The man arrived at the emergency department of Cedars-Sinai Medical Center so dangerously short of breath that medical care was the first priority. Questions about insurance coverage had to wait.
As he was stabilized and transferred to an inpatient bed, the man gave hospital personnel his name, date of birth, Social Security number and other personal details so a file could be created. Records showed the man had been treated there before and was covered by insurance.
Or so it seemed.
Three days later, the man--who was actually posing as his brother--was discharged.

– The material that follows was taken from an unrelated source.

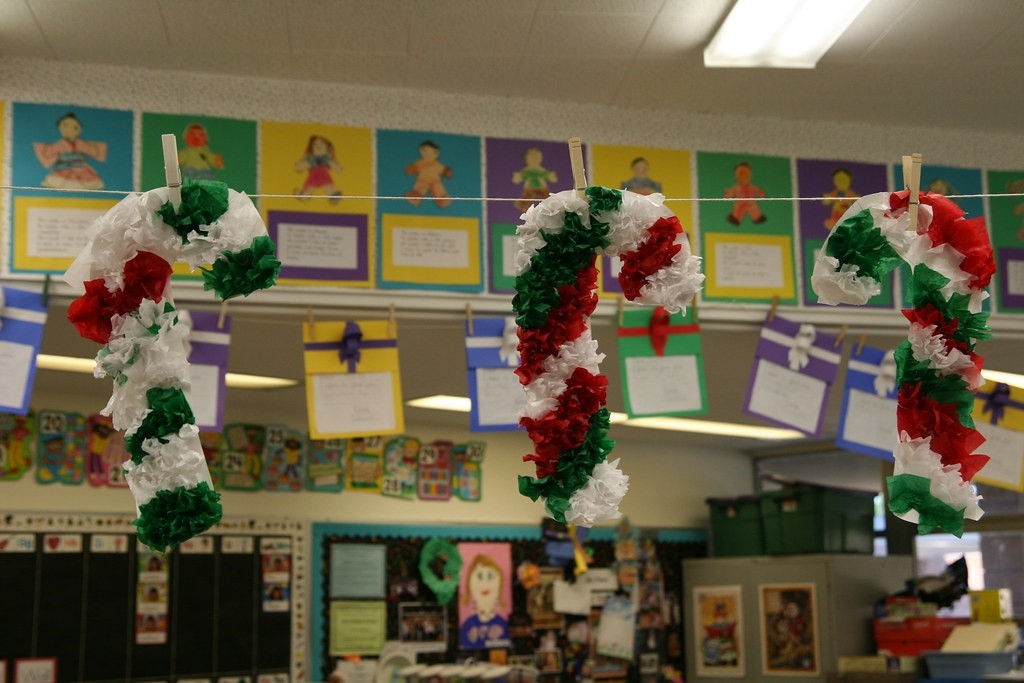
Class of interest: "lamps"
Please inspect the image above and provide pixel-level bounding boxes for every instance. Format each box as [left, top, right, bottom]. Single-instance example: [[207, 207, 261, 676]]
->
[[703, 0, 872, 69]]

The fraud came to light after the real subscriber received a statement--referring to a hospital tab for $10,000--from his carrier and challenged it.
Mention health care fraud--a $100-billion-a-year problem in the United States--and most people think of doctors or hospital officials inflating charges or billing for services never performed.
Provider fraud is still the most prevalent type in the health care arena, but it has been on the decline.
Meanwhile, consumer health care fraud is on the rise.
In 1995, 20% of reported health care fraud cases in the United States were blamed on consumers, according to a study released in June by the Health Insurance Assn. of America, a trade group based in Washington, D.C. In 1993, just 7% of reported health care fraud cases involved consumers.
In the same time period, provider fraud declined from 92% of reported cases to 78%.
In 1995, health insurers investigated 5,024 cases of consumer fraud, compared to 1,151 cases in 1993, according to Thomas D. Musco of the HIAA, co-author of the study, "Health Insurers' Anti-Fraud Programs."
Some of those cases involved what the HIAA calls "false records of employment and eligibility," in which consumers borrow cards or obtain insurance information from a covered member and use it as their own, or use a card from an expired plan. Other cases involved falsifying claims and misrepresenting information on applications.
To stem consumer health care fraud, insurance companies and hospitals are stepping up anti-fraud programs. For insurance companies, the effort often involves paying closer attention to claims and record-keeping.
For hospitals, it means focusing more on identification--being sure the person who has arrived for services is indeed the same person named on the insurance card by asking for additional forms of ID, preferably including a photo, and other requests. Going even further, one Indiana hospital relies on a fingerprinting system.